# Quoted text
/---
He Lives to Spruce Up Your Spruce
Christopher Radko strides into the elegantly understated lobby of the Hotel Bel-Air on his way to greeting a guest and stops short at the ornate Christmas tree. Cradling a hand-painted glass ornament of a Santa Claus holding a sack full of toys, he smiles and coos that it’s one of his favorites. They all might as well be his favorites, though, since every snazzy bauble on the tree is one of his--a Christopher Radko holiday ornament.
In the dozen years since Radko first introduced his pricey European-made glass pieces, his works have become a staple of holiday decorating. Martha Stewart may have designs on owning Christmas, but when it comes to Christmas ornaments, it’s Radko who is king. At 37, Radko is a phenomenon: He inspires thousands to shell out thousands--the average price is over $40--on his latest models. Many collectors have amassed so many ornaments that they decorate half-a-dozen trees or more in their homes. This season alone, he’s already shipped more than 2 million pieces from his base outside New York.
Radko’s ubiquitous ornaments hang in such stores as Neiman-Marcus, Bloomingdale’s and Saks Fifth Avenue, as well as numerous upscale gift and decor shops, not to mention displays at the White House. Richly colored and evocative of Victorian design, they’re the ones that look so delicate and thin, it seems that just by holding them, they’ll shatter in your fingertips.
This year’s catalog includes ornaments depicting such diverse figures as Abraham Lincoln, an astronaut and Judaic designs, but the overwhelming emphasis is on Christmas; there are 90 or so different items of St. Nick alone. There have been countless attempts at forgeries, which sell in the less-than-$10 range. But true Radko adherents can’t be fooled.
Radko, who once worked in the mail room at International Creative Management and got into the bauble biz when a family tree toppled, destroying some heirloom ornaments, still seems awed by the hubbub. “Christmas isn’t something you can buy in a store,” says the charming ornament-mogul. “And it’s not a place you can go to. So when people tell me that I own Christmas, I take that as a very real responsibility. I didn’t invent Christmas; it’s the energy of Christmas that everyone is responding to.”
Radkophile Patty DeCristo would agree. She says Radko’s designs put her in a heightened holiday mood. That kind of euphoria costs a bundle. DeCristo has bought more than 100 of his new pieces so far this year for her Pasadena home, adding to her 1,600-Radko ornament collection.
\---
# Material
/---
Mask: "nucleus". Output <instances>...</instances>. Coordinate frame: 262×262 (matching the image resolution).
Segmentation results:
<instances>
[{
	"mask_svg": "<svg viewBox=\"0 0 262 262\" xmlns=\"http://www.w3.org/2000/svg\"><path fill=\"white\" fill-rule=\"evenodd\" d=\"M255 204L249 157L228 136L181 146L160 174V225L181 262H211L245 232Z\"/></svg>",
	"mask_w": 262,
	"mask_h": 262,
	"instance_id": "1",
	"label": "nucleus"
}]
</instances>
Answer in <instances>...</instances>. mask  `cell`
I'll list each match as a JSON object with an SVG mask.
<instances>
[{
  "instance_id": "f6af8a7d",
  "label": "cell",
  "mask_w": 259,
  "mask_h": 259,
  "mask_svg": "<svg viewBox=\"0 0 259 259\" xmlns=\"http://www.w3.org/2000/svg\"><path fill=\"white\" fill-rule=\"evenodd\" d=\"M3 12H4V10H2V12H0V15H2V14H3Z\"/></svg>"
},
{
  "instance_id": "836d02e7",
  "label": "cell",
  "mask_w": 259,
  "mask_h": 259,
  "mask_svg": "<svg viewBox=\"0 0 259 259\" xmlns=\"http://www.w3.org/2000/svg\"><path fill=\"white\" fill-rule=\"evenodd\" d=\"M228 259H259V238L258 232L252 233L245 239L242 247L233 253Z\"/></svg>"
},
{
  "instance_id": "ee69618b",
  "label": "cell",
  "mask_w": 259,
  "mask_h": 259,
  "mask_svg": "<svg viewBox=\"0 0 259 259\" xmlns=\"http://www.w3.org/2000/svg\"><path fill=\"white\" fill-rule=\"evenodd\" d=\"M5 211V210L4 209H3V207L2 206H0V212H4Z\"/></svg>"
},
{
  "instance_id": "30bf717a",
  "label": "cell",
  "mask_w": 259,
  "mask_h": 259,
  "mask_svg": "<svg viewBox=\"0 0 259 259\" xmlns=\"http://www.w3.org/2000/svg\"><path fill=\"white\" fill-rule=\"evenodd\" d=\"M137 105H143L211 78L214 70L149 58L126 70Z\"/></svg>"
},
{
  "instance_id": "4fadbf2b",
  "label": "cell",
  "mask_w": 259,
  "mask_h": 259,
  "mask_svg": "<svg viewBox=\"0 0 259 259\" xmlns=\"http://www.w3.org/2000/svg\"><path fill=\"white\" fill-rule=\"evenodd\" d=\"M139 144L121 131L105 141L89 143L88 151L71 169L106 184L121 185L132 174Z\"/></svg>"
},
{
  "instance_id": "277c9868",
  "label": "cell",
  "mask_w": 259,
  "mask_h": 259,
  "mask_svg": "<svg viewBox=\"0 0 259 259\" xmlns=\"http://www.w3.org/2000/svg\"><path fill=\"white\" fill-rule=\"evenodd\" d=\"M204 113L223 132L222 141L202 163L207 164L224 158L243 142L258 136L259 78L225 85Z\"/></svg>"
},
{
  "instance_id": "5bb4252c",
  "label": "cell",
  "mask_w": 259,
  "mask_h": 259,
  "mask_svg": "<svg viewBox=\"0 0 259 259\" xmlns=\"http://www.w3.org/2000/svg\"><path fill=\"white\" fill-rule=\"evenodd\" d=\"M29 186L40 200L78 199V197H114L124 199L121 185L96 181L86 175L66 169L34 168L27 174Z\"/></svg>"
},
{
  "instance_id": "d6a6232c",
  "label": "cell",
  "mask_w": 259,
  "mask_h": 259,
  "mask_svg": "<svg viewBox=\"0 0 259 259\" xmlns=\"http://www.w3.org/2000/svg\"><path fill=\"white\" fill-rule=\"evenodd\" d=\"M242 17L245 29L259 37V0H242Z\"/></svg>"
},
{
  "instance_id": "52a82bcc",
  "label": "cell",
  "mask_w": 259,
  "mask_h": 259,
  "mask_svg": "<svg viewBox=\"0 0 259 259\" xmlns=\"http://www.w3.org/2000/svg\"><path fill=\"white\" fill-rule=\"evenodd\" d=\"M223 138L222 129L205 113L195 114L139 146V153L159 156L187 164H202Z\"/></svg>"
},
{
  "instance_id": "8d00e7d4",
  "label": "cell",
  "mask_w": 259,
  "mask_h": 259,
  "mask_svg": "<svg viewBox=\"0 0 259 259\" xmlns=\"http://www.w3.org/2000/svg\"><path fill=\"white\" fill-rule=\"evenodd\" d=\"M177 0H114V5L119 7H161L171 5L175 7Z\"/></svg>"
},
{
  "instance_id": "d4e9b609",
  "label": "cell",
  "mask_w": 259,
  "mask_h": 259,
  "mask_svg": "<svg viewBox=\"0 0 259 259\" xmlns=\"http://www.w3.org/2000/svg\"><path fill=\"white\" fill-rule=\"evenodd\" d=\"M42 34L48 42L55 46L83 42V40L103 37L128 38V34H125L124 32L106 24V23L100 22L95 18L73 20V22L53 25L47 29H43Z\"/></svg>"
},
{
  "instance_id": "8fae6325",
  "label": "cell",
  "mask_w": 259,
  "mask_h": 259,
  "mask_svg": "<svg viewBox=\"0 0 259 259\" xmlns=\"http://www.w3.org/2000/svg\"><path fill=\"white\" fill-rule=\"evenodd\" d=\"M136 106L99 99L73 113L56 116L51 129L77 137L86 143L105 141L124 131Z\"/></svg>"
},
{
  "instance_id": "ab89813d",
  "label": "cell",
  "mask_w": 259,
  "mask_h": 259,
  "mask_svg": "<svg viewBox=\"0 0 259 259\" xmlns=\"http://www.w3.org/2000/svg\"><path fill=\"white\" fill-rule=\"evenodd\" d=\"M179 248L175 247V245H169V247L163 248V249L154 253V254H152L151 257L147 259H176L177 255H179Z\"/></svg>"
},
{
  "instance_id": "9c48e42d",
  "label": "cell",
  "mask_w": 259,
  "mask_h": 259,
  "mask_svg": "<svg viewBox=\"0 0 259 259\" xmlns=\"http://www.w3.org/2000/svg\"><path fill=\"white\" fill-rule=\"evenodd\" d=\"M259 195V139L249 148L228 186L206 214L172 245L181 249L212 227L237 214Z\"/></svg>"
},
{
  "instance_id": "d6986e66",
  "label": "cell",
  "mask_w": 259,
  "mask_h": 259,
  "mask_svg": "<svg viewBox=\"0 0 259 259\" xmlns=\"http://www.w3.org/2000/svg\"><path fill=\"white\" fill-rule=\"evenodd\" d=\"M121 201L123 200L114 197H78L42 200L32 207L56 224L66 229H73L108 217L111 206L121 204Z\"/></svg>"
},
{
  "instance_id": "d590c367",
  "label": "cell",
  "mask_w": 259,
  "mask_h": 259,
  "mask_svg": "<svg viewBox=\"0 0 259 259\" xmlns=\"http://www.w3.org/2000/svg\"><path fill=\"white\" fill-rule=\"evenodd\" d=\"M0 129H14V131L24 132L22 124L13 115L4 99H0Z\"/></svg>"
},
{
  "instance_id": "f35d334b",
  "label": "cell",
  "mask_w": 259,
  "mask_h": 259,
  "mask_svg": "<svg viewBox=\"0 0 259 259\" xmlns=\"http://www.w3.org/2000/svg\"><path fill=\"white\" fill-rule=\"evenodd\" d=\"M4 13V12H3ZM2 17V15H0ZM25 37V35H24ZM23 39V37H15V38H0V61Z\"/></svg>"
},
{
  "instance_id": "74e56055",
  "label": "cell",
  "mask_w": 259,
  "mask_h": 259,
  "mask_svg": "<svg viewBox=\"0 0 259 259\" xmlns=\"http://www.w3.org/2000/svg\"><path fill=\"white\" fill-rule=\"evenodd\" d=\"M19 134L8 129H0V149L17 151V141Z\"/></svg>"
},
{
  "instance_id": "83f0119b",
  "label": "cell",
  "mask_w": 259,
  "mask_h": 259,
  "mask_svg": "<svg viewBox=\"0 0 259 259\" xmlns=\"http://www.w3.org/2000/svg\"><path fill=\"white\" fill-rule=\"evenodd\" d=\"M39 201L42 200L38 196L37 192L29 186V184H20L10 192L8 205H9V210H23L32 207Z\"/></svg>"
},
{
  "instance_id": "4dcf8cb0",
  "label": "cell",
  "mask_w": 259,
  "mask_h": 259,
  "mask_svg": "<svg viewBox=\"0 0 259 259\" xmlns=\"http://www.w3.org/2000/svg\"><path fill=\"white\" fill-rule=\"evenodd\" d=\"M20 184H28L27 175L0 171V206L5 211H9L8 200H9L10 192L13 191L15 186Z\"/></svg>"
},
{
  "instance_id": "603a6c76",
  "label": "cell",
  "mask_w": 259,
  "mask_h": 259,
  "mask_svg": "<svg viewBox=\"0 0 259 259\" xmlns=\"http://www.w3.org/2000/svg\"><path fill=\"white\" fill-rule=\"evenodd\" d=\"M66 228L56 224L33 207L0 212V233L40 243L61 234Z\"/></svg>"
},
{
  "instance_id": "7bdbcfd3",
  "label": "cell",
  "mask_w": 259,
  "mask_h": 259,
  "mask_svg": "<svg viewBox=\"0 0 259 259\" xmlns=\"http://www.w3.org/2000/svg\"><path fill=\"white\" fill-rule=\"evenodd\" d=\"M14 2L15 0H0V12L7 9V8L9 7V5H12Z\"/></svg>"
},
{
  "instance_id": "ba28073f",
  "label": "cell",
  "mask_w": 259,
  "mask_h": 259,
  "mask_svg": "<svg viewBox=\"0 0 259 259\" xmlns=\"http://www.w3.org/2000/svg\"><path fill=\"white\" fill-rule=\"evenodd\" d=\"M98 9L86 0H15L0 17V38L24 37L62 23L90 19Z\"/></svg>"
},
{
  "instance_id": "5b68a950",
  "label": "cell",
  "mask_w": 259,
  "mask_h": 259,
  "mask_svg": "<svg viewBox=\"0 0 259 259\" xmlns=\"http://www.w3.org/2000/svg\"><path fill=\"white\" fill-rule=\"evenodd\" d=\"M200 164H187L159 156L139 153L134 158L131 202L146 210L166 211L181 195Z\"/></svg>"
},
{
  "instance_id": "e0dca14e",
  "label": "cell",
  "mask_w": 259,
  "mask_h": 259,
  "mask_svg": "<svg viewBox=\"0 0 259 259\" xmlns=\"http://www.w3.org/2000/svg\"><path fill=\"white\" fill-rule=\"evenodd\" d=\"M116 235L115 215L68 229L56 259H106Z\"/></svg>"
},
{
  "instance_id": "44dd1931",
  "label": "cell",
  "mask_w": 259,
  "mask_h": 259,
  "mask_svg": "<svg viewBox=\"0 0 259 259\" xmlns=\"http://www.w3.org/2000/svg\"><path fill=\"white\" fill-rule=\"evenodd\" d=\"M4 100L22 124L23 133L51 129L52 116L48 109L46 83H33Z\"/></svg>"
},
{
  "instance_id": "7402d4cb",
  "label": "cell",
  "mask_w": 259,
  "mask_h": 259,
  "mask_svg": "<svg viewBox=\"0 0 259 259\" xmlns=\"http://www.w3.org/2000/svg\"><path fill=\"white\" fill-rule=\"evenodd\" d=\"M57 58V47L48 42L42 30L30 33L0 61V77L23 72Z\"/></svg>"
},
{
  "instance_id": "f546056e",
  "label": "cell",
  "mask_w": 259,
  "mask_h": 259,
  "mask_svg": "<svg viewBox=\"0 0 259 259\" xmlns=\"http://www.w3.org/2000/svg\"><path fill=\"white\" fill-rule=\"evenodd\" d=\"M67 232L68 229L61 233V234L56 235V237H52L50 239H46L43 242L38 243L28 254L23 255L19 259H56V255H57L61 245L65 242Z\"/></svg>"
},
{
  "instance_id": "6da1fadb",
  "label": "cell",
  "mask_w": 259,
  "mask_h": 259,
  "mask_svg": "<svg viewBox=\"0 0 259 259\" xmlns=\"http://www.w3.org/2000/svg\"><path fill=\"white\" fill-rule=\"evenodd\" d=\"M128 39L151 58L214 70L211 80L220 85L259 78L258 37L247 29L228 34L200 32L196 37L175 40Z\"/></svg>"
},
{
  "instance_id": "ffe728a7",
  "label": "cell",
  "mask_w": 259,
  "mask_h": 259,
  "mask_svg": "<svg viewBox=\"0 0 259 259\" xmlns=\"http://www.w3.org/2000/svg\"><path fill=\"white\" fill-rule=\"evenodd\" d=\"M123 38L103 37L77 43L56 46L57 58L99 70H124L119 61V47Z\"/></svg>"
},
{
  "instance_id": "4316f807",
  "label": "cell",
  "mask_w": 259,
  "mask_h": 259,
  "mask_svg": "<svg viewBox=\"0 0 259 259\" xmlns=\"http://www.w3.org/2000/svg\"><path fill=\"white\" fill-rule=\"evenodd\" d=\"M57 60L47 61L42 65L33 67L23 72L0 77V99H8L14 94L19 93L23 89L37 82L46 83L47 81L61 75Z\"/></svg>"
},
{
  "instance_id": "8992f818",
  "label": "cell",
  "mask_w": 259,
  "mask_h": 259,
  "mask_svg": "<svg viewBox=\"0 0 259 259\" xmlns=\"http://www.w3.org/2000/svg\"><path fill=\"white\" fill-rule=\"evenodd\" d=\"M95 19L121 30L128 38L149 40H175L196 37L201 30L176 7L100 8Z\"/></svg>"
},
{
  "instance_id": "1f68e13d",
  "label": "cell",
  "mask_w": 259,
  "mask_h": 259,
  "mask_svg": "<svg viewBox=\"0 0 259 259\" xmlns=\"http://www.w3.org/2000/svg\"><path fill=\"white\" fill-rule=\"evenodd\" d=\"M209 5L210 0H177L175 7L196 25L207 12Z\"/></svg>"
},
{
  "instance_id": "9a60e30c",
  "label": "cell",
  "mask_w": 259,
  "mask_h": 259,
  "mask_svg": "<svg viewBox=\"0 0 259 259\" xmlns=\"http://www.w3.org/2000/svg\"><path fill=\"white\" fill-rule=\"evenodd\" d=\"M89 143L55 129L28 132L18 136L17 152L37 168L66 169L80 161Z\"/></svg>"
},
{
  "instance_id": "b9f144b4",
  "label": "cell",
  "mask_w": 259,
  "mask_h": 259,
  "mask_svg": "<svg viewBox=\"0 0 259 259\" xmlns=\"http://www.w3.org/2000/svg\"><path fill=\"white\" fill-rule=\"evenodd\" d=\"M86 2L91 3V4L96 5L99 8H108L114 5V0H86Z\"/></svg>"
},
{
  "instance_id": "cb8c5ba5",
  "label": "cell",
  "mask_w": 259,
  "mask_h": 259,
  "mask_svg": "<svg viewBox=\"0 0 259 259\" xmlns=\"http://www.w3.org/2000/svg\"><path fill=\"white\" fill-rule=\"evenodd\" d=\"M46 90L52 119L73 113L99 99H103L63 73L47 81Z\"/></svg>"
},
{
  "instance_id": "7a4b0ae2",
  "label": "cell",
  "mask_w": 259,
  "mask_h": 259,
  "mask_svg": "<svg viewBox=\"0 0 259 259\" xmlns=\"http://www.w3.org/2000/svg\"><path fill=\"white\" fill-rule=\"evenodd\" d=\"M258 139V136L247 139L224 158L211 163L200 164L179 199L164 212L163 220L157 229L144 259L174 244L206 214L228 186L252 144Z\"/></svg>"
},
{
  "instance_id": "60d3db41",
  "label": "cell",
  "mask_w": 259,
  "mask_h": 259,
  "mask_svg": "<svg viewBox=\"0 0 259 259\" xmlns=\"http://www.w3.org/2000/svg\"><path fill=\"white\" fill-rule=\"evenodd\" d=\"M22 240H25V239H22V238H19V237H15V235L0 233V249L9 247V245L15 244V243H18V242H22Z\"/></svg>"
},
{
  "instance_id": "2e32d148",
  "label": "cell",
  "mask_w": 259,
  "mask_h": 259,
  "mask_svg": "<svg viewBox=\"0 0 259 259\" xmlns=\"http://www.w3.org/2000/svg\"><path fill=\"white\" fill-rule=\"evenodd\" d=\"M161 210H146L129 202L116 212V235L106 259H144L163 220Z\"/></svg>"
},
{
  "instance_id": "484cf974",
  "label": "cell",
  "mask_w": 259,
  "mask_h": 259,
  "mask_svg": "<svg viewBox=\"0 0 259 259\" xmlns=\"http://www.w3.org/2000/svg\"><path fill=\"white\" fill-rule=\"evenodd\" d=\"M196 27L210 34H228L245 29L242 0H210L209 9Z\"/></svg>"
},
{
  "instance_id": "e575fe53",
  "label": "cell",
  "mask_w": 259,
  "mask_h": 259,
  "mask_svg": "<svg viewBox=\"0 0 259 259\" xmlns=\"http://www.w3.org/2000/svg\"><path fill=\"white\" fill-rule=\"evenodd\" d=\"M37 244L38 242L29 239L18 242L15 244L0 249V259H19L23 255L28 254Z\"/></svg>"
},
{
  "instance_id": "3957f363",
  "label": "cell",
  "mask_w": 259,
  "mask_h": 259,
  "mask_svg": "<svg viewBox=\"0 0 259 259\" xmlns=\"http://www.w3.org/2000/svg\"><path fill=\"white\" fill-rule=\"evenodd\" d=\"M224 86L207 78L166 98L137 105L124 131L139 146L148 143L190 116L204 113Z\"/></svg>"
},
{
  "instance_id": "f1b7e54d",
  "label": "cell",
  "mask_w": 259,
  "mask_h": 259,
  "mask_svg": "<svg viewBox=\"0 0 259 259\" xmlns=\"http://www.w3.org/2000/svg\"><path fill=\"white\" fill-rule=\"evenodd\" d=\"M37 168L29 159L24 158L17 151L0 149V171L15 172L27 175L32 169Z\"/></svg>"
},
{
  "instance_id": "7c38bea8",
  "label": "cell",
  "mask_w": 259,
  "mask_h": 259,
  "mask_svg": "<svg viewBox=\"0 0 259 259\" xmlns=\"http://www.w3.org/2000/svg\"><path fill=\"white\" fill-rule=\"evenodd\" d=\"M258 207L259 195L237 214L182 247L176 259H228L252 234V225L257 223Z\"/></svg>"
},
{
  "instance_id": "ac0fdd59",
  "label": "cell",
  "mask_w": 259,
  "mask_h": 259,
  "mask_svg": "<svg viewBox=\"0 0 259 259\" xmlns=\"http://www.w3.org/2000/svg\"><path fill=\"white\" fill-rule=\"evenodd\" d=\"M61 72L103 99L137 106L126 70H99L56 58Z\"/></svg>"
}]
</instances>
\---
# Objectives
**1)** According to the Radko article, in what price range do forgeries of his ornaments sell?
**2)** Retype the Radko article between "He Lives to" and "Radko holiday ornament.", inclusive.
You can set the entries aside.

# Answers in order
**1)** They sell for less than $10.

**2)**
He Lives to Spruce Up Your Spruce
Christopher Radko strides into the elegantly understated lobby of the Hotel Bel-Air on his way to greeting a guest and stops short at the ornate Christmas tree. Cradling a hand-painted glass ornament of a Santa Claus holding a sack full of toys, he smiles and coos that it’s one of his favorites. They all might as well be his favorites, though, since every snazzy bauble on the tree is one of his--a Christopher Radko holiday ornament.